Within the HY space, Chinese property developers once again dominated the losers, albeit with some outliers such as Ronshine, Redsun and China South City that saw their upcoming 2022s jump as they approached maturity. China South City’s dollar bonds rallied after it it obtained consent to extend the maturity of its $348mn 11.5% bonds due February 12, 2022 and $346mn 10.875% bonds due June 26, 2022. The company also saw Shenzhen SEZ Construction and Development Group (SZCDG), an SOE make an equity investment of HKD 1.9bn ($245mn), helping the developer use proceeds from the share placement to repay debt. Redsun’s bonds rose after it bought back $48.2mn, or 11% of its 9.95% bond due April 2022.

Among the losers, Chinese property developers continued to fall as downgrades and uncertainties on low-rated developers mounted. Other losers included Mexican financial companies Credito Real and Unifin where the former’s bonds were hurt by downgrades and worries over its ability to pay upcoming bonds while the latter’s bonds fell on possible negative sentiment around Credito Real. Besides, Ukraine’s dollar bonds also slipped over heightened geopolitical concerns with Russia.

 

Issuance Volumes

Global corporate dollar bond issuance volume stood at $299bn, up 2.2x MoM but 18% lower YoY. 86% of the overall issuances came from IG issuers while only 12% came from HY issuers.

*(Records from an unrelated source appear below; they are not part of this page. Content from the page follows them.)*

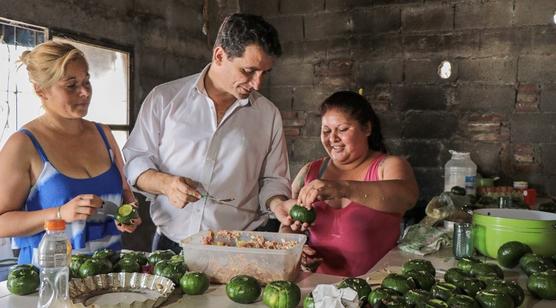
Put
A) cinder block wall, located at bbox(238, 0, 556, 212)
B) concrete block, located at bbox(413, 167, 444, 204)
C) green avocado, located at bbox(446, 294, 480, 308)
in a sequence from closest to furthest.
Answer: green avocado, located at bbox(446, 294, 480, 308), cinder block wall, located at bbox(238, 0, 556, 212), concrete block, located at bbox(413, 167, 444, 204)

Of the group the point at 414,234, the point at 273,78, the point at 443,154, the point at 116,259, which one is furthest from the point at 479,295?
the point at 273,78

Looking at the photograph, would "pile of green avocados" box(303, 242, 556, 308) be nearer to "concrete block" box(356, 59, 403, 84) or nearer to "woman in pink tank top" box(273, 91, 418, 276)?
"woman in pink tank top" box(273, 91, 418, 276)

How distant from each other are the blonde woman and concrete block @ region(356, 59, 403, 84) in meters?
2.95

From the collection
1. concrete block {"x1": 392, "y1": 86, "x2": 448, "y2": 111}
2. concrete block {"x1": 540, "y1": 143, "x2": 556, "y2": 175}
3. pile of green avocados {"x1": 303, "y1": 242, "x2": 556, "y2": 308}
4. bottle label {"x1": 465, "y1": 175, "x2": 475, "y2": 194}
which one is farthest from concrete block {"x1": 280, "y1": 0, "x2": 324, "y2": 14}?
pile of green avocados {"x1": 303, "y1": 242, "x2": 556, "y2": 308}

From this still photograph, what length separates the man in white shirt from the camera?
238 cm

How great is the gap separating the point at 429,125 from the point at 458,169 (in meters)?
0.55

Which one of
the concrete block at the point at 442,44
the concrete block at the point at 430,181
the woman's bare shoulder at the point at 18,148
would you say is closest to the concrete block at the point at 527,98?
the concrete block at the point at 442,44

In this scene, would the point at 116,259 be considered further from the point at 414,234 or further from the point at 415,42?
the point at 415,42

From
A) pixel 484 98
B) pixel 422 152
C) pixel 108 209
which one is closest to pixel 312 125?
pixel 422 152

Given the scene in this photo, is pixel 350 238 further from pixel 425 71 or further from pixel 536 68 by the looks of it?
pixel 536 68

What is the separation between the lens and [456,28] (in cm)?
456

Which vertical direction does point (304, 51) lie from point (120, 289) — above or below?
above

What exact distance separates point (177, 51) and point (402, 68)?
2.08 meters

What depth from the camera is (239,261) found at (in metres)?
1.72
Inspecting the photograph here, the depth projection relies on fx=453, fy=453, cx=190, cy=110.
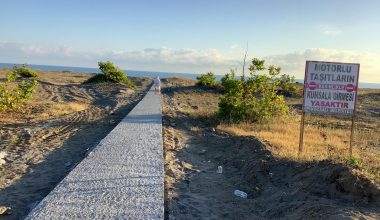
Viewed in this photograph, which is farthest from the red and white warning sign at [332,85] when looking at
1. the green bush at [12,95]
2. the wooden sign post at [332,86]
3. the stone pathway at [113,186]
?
the green bush at [12,95]

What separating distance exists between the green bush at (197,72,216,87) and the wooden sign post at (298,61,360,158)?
95.9 feet

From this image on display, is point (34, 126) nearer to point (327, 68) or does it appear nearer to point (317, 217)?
point (327, 68)

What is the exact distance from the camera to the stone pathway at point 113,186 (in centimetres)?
591

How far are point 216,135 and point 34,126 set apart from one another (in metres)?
5.85

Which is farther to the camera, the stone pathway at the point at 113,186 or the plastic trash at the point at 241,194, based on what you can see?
the plastic trash at the point at 241,194

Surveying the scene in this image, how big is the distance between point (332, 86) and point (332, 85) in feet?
0.07

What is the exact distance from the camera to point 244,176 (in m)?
8.90

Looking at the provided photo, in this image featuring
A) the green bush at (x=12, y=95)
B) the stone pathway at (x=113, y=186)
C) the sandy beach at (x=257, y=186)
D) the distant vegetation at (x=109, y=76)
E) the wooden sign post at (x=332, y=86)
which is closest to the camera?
the stone pathway at (x=113, y=186)

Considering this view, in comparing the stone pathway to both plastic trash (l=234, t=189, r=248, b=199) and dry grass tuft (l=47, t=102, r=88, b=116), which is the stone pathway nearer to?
plastic trash (l=234, t=189, r=248, b=199)

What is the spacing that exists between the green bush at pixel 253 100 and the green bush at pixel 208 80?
21.0 metres

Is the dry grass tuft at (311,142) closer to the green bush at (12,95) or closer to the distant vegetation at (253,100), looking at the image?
the distant vegetation at (253,100)

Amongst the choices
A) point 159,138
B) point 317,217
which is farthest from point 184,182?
point 159,138


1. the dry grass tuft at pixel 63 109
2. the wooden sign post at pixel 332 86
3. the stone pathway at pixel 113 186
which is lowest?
the dry grass tuft at pixel 63 109

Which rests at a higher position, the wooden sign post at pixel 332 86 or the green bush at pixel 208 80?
the wooden sign post at pixel 332 86
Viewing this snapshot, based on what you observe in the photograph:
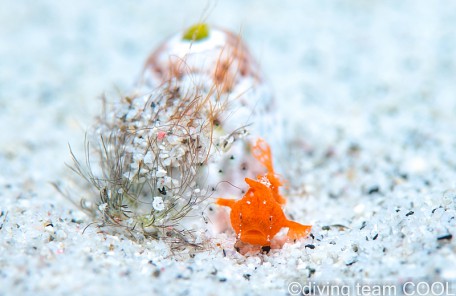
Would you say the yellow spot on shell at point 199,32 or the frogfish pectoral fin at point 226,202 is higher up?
the yellow spot on shell at point 199,32

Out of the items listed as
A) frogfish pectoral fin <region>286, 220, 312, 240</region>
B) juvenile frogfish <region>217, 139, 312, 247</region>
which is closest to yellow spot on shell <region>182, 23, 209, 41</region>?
juvenile frogfish <region>217, 139, 312, 247</region>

APAC ex-Japan & Middle East G3 issuance stood at $45.7bn, down 42% vs. last January’s issuance of $78.2bn. While IG issuances dropped 18% MoM to $41bn, HY dropped a massive 79% to $3.1bn. Overall issuances from the region in January were at a 7-month high.

 

Largest Deals

The largest deals last month were led by American banks like Goldman Sachs’ jumbo $12bn six-trancher followed by Morgan Stanley’s $6bn and Citigroup’s $5.5bn three-tranchers after their Q4 earnings releases. Besides the big banks, KfW and EIB raised $5bn each followed by Chile’s $4bn sustainability three-trancher and other supranationals like ADB and IADB raising $3.5bn each. Besides, European banking majors also tapped primary markets with large deals including SocGen’s $3.3bn three-trancher, Deutsche Bank’s $3bn deal and BNP Paribas’ and UBS’ $3bn two-trancher.

 

The largest deals from the APAC & Middle East region came from NAB and Nomura raising $4.75bn each via a five-part and three-part deal respectively followed by Reliance and AAHK raising $4bn via a three-part and four-part deal respectively. Other large deals included China Construction Bank’s $2bn, ICBC Financial Leasing’s $1.2bn dual-trancher, and Pakistan’s and China Cinda’s $1bn issuance each.

 

Top Gainers & Losers

The top gainers and losers in January consisted a mixed bag of Chinese property developers – some like China South City, Ronshine, Redsun saw their bonds rally while others saw their bonds fall, including the likes of DaFa, R&F Properties, Agile, Times China etc. Among the gainers in the sector, China South City’s dollar bonds rallied after it it obtained consent to extend the maturity of its $348mn 11.5% bonds due February 12, 2022 and $346mn 10.875% bonds due June 26, 2022. The company also saw Shenzhen SEZ Construction and Development Group (SZCDG), an SOE make an equity investment of HKD 1.9bn ($245mn) helping the developer use the proceeds from the share placement to repay debt. Redsun’s bonds rose after it bought back $48.2mn, or 11% of its 9.95% bond due April 2022. Ethiopia’s dollar bonds gained after its government decided to end a state of emergency as a 15-month conflict with rebels eased, making it the best-performing sovereign debt in emerging markets this year as per Bloomberg data.

Among the losers, developers like DaFa and Agile saw their bonds fall after the former said that it did not pay out on its remaining dollar bonds maturing January 15, while the latter was downgraded to junk by Moody’s to B1 from Ba2 and by S&P to B+ from BB-. However, Credito Real was at the top of the losers list after downgrades by S&P and Fitch to B- from B+ and BB- respectively on increased refinancing and execution risk to meet repayment of its CHF 170mn ($185.7mn) 2.875% 2022s due on February 9 and further debt.